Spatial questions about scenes

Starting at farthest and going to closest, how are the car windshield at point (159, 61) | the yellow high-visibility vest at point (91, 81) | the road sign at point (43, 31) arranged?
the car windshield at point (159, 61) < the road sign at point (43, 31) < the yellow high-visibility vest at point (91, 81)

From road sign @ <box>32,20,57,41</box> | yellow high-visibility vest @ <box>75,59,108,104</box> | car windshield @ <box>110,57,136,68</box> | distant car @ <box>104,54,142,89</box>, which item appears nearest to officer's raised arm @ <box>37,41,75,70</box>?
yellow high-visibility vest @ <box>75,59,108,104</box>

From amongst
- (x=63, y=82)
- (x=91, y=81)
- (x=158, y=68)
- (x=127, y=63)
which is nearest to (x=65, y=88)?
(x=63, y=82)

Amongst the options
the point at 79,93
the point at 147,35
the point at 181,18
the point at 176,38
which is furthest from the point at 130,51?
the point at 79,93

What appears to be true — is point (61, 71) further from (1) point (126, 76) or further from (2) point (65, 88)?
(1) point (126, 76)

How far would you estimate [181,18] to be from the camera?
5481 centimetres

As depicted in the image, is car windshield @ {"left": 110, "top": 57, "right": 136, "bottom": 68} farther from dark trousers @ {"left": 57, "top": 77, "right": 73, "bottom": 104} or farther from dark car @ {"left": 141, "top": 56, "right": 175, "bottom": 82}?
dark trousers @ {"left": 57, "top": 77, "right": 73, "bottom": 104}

WHAT THE TASK ASKS: Could you format every line of the entries above as a numbered list, dropping the blank lines?

PROBLEM SOLUTION:
1. Starting at farthest and going to closest, how are the car windshield at point (159, 61) | the yellow high-visibility vest at point (91, 81) | the road sign at point (43, 31) arranged?
2. the car windshield at point (159, 61) < the road sign at point (43, 31) < the yellow high-visibility vest at point (91, 81)
3. From road sign @ <box>32,20,57,41</box> | yellow high-visibility vest @ <box>75,59,108,104</box> | car windshield @ <box>110,57,136,68</box> | distant car @ <box>104,54,142,89</box>, which item appears nearest to officer's raised arm @ <box>37,41,75,70</box>?
4. yellow high-visibility vest @ <box>75,59,108,104</box>
5. From amongst
6. - (x=63, y=82)
7. - (x=91, y=81)
8. - (x=158, y=68)
9. - (x=127, y=63)
10. which is nearest to (x=65, y=88)?
11. (x=63, y=82)
12. Amongst the options
13. the point at 79,93
14. the point at 147,35
15. the point at 181,18
16. the point at 176,38
17. which is furthest from the point at 130,51?
18. the point at 79,93
19. What appears to be true — is point (61, 71) further from (1) point (126, 76) or further from (2) point (65, 88)?
20. (1) point (126, 76)
21. How far would you estimate [181,18] to be from the camera?
22. 5481 centimetres
23. As depicted in the image, is car windshield @ {"left": 110, "top": 57, "right": 136, "bottom": 68} farther from dark trousers @ {"left": 57, "top": 77, "right": 73, "bottom": 104} or farther from dark car @ {"left": 141, "top": 56, "right": 175, "bottom": 82}?
24. dark trousers @ {"left": 57, "top": 77, "right": 73, "bottom": 104}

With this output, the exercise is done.